Slow Transfer speeds

Anthony-1

Dabbler
Joined
Sep 30, 2022
Messages
17
Running Raid Z2 via a IT MODE HBA freenas RAID CARD controller Fujitsu D2607-A21 8i

I'm currently transfering across approx 8TB over a 10GB connection using SMB, I started off at around 170MB/s ( I dont have any cache SSD's, just using hdd's) and after about 10 minutes this has dropped to around 25-35 MB's. Anything that can be causing this? Not sure if cache is enabled on the HBA controller or if you even can use cache now its in IT mode, I cant seem to access any firmware on it during boot.
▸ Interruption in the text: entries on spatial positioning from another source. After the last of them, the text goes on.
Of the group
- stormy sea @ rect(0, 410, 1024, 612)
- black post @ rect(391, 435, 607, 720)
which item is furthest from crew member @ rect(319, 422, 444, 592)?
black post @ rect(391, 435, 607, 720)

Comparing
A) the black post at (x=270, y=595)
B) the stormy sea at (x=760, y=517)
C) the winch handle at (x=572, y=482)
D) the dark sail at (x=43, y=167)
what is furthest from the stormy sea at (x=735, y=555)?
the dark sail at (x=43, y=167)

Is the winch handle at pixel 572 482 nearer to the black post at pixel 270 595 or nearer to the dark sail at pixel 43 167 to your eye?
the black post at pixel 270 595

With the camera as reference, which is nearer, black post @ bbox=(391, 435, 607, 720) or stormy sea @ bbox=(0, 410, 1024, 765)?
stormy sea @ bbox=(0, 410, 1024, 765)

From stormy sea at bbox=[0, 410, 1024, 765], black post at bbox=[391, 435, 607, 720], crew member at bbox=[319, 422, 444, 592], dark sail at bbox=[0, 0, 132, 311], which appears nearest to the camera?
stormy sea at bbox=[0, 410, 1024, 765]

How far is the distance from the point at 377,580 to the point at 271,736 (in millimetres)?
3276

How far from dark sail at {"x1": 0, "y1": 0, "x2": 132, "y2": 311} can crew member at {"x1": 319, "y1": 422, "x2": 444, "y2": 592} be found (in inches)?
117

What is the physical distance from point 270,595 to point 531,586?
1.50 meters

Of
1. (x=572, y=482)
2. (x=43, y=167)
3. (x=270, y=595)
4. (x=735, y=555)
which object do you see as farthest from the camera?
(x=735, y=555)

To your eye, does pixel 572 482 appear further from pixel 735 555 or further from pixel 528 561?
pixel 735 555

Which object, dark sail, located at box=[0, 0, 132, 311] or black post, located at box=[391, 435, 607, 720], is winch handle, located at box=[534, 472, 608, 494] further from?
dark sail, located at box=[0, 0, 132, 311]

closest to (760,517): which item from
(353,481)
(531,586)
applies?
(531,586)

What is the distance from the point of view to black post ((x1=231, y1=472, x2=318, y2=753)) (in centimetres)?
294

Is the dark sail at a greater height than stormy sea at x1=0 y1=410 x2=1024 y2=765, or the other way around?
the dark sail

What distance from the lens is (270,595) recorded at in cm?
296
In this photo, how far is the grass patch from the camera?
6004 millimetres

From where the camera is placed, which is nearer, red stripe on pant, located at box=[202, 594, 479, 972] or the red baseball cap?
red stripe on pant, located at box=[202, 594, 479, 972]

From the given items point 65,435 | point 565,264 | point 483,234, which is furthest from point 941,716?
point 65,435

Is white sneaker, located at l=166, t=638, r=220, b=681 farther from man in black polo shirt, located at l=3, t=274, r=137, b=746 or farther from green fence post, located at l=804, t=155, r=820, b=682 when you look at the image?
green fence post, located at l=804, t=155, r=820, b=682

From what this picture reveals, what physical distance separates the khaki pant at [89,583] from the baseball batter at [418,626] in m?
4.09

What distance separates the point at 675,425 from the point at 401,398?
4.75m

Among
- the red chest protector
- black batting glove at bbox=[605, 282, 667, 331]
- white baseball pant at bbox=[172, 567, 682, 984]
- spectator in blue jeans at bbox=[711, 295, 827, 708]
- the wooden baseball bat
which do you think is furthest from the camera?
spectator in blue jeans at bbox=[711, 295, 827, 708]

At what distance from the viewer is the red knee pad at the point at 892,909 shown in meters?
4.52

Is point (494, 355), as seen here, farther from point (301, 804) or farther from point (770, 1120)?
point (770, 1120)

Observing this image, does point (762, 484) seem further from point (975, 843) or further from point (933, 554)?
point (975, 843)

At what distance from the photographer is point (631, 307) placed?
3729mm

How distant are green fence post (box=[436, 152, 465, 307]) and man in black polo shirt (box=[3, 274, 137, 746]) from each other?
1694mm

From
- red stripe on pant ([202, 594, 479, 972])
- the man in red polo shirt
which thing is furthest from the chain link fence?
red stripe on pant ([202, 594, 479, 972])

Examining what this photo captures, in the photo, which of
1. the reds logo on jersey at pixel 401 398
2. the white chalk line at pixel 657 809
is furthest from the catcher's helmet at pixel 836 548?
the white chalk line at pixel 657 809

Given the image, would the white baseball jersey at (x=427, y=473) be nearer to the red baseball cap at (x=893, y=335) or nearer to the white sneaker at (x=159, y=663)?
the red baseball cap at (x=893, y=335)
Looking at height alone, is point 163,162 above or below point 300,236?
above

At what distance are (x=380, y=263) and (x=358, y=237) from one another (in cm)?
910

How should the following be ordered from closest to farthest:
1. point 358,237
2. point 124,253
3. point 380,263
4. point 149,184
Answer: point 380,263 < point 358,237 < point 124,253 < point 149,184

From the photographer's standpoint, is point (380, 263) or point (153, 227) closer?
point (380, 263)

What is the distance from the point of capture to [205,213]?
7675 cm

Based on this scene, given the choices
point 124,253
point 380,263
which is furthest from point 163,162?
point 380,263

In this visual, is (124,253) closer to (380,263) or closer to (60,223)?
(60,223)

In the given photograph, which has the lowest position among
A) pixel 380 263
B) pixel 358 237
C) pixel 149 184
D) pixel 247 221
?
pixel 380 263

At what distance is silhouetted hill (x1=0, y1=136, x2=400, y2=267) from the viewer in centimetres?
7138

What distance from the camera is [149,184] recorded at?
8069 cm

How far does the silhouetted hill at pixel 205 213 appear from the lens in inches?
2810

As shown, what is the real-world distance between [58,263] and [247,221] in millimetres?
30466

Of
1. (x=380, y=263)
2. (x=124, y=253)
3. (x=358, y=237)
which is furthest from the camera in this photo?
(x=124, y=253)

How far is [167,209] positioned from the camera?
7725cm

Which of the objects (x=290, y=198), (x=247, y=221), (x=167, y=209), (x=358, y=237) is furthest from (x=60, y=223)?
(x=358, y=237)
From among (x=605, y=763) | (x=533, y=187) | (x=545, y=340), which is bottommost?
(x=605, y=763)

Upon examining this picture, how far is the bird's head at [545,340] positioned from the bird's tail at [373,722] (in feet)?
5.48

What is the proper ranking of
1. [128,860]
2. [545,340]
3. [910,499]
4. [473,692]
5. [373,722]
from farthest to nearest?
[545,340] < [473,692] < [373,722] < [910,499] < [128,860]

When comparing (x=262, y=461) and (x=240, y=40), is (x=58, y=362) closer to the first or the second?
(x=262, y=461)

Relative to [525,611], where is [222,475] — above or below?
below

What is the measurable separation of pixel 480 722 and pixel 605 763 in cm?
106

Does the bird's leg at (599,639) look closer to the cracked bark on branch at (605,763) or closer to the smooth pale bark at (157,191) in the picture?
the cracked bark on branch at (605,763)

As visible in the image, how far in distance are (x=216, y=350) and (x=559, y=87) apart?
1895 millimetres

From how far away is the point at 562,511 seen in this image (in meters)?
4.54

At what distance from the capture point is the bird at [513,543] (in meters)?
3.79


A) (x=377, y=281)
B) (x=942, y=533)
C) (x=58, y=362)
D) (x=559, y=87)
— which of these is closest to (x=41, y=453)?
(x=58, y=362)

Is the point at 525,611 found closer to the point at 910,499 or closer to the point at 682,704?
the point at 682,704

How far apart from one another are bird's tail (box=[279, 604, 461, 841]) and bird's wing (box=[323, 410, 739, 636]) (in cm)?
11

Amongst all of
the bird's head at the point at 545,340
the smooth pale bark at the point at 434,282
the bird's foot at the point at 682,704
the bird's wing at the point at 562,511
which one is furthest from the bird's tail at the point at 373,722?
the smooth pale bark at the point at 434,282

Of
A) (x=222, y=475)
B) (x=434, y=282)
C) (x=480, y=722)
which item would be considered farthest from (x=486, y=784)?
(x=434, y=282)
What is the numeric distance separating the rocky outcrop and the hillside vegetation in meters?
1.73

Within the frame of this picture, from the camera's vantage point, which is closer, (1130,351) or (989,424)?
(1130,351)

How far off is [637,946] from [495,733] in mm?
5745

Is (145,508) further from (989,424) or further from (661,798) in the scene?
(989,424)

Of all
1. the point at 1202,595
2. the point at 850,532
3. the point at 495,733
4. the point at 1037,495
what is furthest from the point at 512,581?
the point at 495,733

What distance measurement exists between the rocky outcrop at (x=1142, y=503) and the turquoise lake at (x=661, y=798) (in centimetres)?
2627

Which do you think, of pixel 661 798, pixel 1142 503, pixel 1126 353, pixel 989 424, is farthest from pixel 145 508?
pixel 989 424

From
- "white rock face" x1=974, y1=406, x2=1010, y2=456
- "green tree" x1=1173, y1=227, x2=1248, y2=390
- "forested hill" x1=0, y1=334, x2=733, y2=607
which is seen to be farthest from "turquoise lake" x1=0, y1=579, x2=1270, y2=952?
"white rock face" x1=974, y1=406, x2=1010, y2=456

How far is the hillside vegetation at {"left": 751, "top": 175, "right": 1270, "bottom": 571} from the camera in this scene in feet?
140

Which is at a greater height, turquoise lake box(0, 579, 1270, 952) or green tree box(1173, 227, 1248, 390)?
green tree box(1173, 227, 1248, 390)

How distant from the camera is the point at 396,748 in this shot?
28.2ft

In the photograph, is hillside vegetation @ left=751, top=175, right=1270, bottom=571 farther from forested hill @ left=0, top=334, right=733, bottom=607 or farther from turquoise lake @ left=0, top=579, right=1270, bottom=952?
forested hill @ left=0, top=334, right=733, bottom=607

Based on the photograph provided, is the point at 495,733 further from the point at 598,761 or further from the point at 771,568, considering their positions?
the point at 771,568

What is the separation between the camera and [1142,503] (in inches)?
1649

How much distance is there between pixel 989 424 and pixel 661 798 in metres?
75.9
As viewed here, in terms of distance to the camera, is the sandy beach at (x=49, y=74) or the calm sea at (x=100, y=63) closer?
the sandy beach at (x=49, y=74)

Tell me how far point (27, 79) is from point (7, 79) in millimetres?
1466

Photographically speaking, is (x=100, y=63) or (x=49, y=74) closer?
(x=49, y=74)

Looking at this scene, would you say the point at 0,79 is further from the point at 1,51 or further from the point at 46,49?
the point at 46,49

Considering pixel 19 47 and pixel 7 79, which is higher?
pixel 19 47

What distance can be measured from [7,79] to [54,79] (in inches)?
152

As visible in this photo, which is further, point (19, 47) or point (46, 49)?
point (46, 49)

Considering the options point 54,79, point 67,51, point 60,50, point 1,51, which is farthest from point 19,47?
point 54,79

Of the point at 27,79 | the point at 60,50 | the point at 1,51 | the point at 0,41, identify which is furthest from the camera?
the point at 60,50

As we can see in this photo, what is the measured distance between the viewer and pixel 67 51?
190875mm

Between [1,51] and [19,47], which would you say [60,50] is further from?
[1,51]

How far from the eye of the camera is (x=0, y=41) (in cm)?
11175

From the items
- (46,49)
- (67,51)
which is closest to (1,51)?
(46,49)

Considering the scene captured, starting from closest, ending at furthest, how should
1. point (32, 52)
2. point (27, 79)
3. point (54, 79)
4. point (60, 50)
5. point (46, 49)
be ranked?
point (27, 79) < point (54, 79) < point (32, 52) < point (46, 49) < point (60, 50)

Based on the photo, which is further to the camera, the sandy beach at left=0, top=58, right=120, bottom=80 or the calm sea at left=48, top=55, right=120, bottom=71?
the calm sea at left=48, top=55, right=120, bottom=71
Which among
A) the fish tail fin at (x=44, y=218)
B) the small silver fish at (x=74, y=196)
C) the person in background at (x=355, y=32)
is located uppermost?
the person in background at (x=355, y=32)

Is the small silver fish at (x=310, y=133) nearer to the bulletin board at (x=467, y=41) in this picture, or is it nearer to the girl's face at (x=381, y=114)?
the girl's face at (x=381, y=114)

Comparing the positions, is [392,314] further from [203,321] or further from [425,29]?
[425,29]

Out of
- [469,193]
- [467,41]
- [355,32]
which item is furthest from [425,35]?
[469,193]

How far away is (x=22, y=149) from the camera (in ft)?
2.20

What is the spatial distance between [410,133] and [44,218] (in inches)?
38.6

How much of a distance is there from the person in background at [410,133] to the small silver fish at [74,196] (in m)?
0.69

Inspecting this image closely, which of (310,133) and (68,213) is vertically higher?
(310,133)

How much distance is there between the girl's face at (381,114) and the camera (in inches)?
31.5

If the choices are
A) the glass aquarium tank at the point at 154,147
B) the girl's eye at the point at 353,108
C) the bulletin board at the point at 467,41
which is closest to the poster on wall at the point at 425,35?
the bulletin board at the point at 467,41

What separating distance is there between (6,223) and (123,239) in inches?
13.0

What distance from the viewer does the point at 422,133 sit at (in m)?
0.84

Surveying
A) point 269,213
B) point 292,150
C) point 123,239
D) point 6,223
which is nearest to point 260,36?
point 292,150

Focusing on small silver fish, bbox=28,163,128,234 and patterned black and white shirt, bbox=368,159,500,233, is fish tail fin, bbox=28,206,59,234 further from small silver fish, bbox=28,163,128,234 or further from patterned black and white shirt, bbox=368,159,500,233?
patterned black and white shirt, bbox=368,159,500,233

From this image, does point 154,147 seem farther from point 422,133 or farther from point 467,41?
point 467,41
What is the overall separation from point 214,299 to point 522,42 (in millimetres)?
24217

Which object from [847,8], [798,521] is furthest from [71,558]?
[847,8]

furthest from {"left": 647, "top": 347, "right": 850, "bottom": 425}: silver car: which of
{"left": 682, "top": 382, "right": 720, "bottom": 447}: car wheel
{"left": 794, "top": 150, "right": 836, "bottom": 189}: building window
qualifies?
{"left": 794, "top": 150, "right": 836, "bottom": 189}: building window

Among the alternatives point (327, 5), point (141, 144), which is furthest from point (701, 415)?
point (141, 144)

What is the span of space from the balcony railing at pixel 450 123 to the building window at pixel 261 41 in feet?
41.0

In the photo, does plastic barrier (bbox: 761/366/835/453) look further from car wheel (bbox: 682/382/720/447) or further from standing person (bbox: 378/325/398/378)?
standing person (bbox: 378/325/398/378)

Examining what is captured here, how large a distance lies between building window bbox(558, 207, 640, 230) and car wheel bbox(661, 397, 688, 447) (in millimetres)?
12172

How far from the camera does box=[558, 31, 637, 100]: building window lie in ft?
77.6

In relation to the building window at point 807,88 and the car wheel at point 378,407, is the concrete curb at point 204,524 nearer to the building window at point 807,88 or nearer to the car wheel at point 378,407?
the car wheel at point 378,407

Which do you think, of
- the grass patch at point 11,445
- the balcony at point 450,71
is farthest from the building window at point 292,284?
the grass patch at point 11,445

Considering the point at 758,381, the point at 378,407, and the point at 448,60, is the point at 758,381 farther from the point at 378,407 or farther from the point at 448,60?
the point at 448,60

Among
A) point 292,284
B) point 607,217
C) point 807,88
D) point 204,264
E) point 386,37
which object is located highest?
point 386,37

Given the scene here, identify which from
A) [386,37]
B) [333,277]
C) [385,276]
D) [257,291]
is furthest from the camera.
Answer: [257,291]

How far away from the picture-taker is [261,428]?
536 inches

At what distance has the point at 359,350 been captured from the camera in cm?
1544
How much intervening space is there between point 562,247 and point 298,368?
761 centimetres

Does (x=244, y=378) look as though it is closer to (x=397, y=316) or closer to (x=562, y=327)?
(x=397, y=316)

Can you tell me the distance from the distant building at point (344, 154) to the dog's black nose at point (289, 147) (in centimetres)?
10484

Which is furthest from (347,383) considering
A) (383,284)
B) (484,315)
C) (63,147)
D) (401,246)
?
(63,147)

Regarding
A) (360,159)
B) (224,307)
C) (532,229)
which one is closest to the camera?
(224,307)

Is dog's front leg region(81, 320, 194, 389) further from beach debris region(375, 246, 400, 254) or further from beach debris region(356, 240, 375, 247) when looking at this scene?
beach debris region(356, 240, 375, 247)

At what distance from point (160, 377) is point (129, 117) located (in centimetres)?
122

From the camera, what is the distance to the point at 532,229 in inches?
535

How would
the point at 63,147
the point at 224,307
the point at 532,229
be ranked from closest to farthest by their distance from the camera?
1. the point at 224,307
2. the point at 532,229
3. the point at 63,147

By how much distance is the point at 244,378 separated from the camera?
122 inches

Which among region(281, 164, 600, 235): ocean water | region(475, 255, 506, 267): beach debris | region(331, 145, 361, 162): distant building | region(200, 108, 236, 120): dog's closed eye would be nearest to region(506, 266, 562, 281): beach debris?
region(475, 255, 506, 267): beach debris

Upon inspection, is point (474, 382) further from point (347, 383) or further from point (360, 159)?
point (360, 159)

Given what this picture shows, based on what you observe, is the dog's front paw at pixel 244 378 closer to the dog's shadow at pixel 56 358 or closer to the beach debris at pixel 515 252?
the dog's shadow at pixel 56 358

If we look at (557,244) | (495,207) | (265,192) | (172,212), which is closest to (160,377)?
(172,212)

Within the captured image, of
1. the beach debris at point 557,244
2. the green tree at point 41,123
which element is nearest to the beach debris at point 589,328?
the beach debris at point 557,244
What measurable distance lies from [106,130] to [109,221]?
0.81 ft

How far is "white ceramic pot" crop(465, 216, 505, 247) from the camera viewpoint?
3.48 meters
If I pause the transfer and start it up a few minutes later I get good transfer speeds again until it drops off shortly after.

I have just ran an iperf test and am getting 2.31 Gbits/sec. Using two emulex oneconnect oce 1102-n-x cards. No drivers have been installed for the network cards on either machine, one on windows 10 and one TrueNas

No other machine is transfering anything to the Nas.

Pool is set as lz4, raidz2 currently with x4 8TB's (more to be added)
checksum on
acl mode passthrough
sync standard
enable atime off

any help would be appreciated
 

HoneyBadger

actually does care
Administrator
Moderator
iXsystems
Joined
Feb 6, 2014
Messages
5,112
Please post full details of your source and destination system, especially the model of drives being used.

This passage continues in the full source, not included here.